Sugars are the fuel of life, and sweeteners are something everyone instinctively desires. How we satisfy this craving for sweets can have a significant effect on our health and happiness. The quick energy lift from refined white sugar, brown sugar, fructose, honey, and maple syrup can cause rapid mood shifts on a daily basis. Over long periods of time, this can result in mental illness, hypoglycemia, diabetes, and other hormonal and degenerative diseases.
When choosing sweeteners, it is important to consider both quantity and quality. There is, of course, a world of difference between using lots of white sugar, which has no nutritional value, and using a moderate amount of honey or maple syrup, which has some nutritional value. However, even regular consumption of these higher quality sweeteners can cause rapid upsurges in blood sugar levels, followed soon after by dramatic plummets. This cycle, often referred to as the "sugar blues," is due to a high concentration of simple sugars. The next time you start the day with pancakes smothered in maple syrup, pay particular attention to your emotions over the next few hours. The first sign of the sugar blues is usually anxiety or irritability, typically followed by low energy or depression.
If you are eating a healing diet or if you simply want to enjoy the highest quality sweeteners available, choose naturally malted whole grain sweeteners such as rice or brown rice malt syrup. Like many of the traditional foods discussed on this web site, rice malt syrup is made by a slow, natural enzymatic process, as the whole grains are partially broken down to yield a thick, rich, sweet liquid.
Rice malt syrup contains about 30 percent soluble complex carbohydrates, 45 percent maltose (grain malt sugar), 3-4 percent glucose, and 20 percent water. The glucose is absorbed into the blood almost immediately. The maltose takes up to one and a half hours to digest, and the complex carbohydrates are gradually digested and released for up to four hours. Unlike other concentrated sweeteners, which are high in simple sugars, rice malt syrup provides a slow but prolonged source of energy that is calming and soothing.
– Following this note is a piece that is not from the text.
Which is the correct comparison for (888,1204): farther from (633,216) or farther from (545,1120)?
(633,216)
Another advantage of rice or brown rice malt syrup is that it has many of the B vitamins and minerals that are found in rice and sprouted barley. Characteristically rich but mild flavored, rice malt syrup complements simple foods, whereas honey, maple syrup, and molasses have stronger, often overpowering tastes. Before Commodore Perry's ships forced open Japan's ports to American trade almost 150 years ago, the Japanese sweet tooth was usually satisfied with the subtle sweetness of amazake (fermented sweet rice pudding), mirin (sweet rice wine), or brown rice malt syrup. Today, after over a century of experimenting with white sugar, the Japanese are also singing the "sugar blues". But scattered throughout Japan are a few small traditional shops, such as Mitoku's producer, the Uchida Toka Company, that still make rice and brown rice malt syrup exactly the way it was made before the introduction of white sugar.